Overview
kennaka1112/dpo-qwen-cot-merged is a 4 billion parameter model derived from Qwen/Qwen3-4B-Instruct-2507. It has been fine-tuned using Direct Preference Optimization (DPO) via the Unsloth library, with its LoRA adapters merged into the base model for direct use. The training focused on aligning the model's responses with preferred outputs, specifically targeting improvements in reasoning and structured response generation.
Key Capabilities
- Enhanced Reasoning: Optimized for Chain-of-Thought (CoT) reasoning, enabling more logical and step-by-step problem-solving.

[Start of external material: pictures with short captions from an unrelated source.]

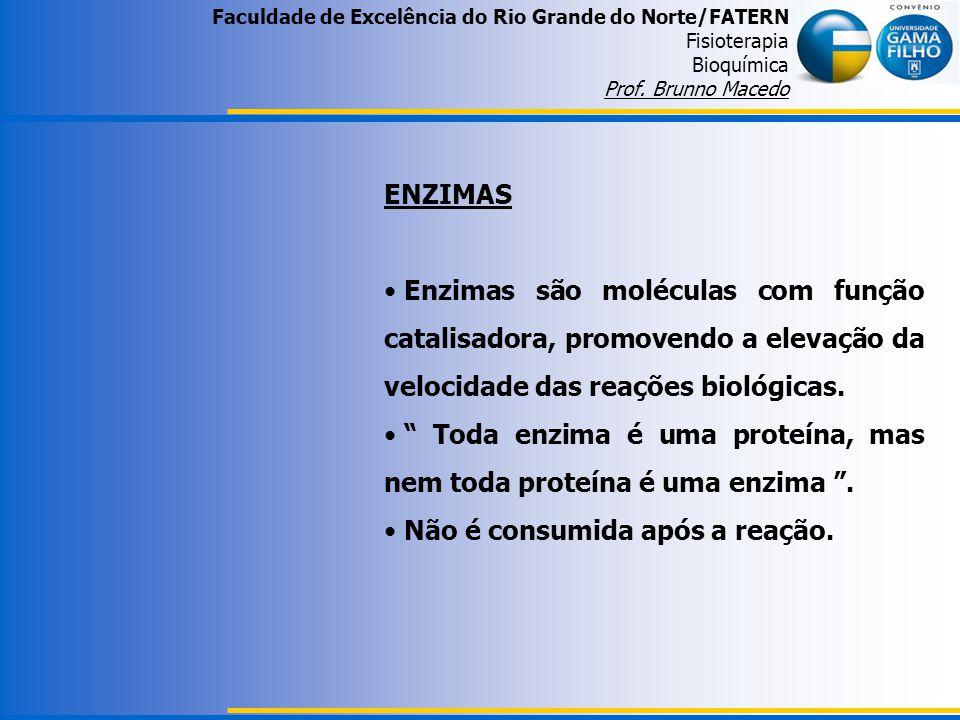 Faculdade de Excelência do Rio Grande do Norte/FATERN Fisioterapia Bioquímica Prof. Brunno Macedo ENZIMAS Enzimas são moléculas com função catalisador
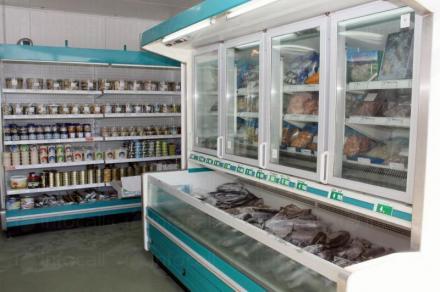 Замразена риба във Варна - Север Експорт ООД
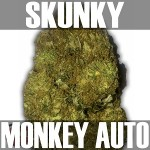 Skunky Monkey-Text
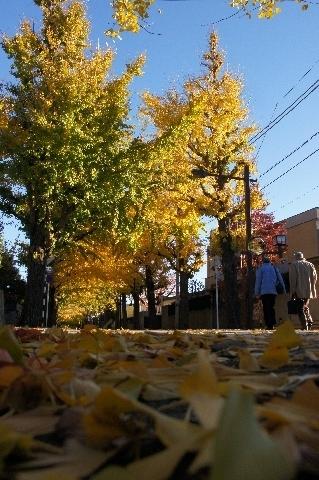 並木を歩く老夫婦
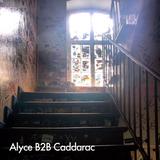 Alyce (Lumen) B2B Caddarac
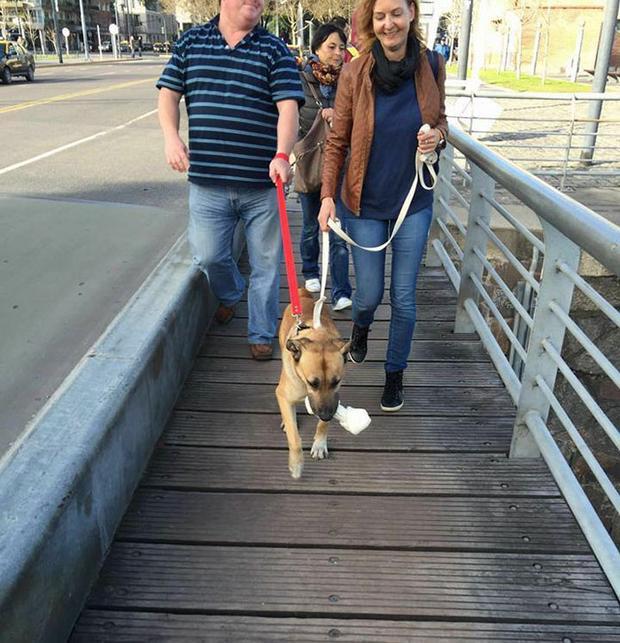 Chú chó lang thang giờ đã được chính ân nhân của nó nhận nuôi.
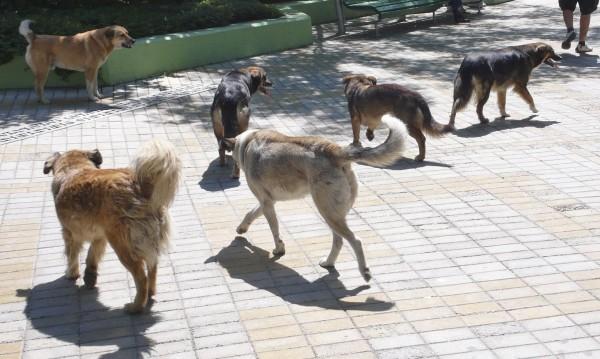 Отровено куче в детска градина изплаши врачани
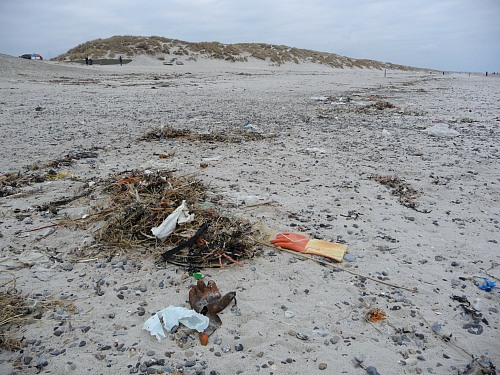 Beach near Henne Strand (DENMARK): Marine Litter washed up on the beach from the Northe Sea during the winter. Here you can see examples of the types of plastics washed up - cord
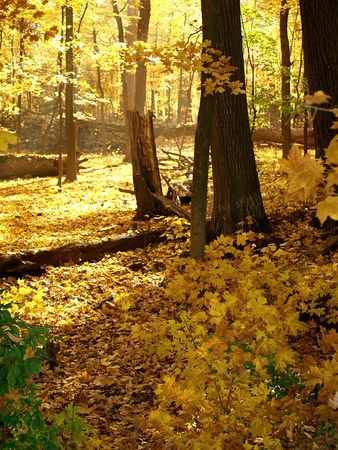 Stock photo of fall trees in the forest preserve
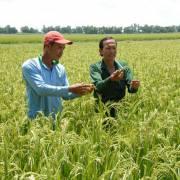 Nông nghiệp không thuốc trừ sâu
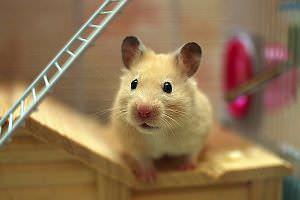 Haustier-Hamster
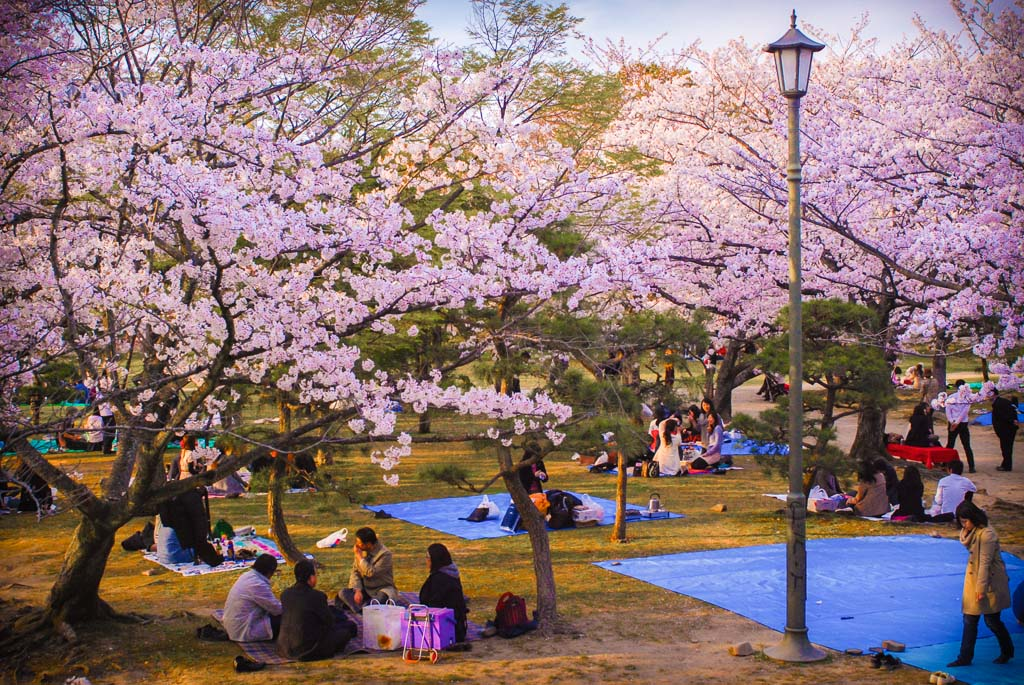 Cherry-Blossom-in-Japan-and-Korea-1
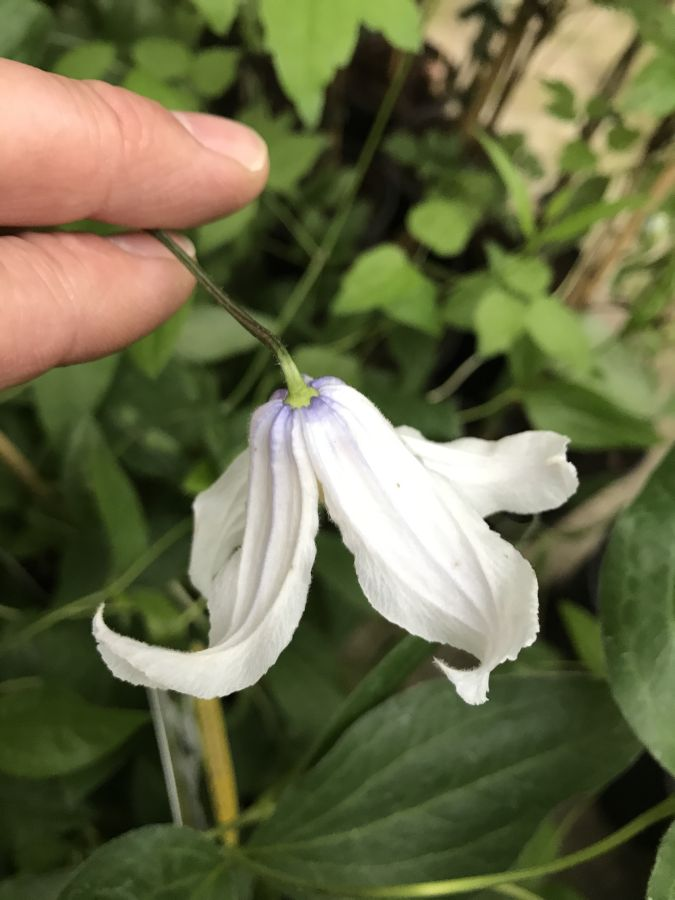 Clematis Twinkle further open sepals spreading and twisting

- Improved Structured Responses: Designed to produce higher quality and more structured outputs based on preference datasets.
- Direct Use: Provided as full-merged 16-bit weights, eliminating the need for adapter loading and simplifying deployment with
transformers.
Training Details
The model underwent 1 epoch of DPO training with a learning rate of 1e-05 and a beta value of 0.2. A maximum sequence length of 1024 was used during training. The base model's license terms (MIT License) apply to this fine-tuned version.
Good For
- Applications requiring strong logical reasoning and Chain-of-Thought capabilities.
- Scenarios where structured and high-quality responses are critical.
- Developers looking for a readily deployable Qwen3-based model with enhanced reasoning.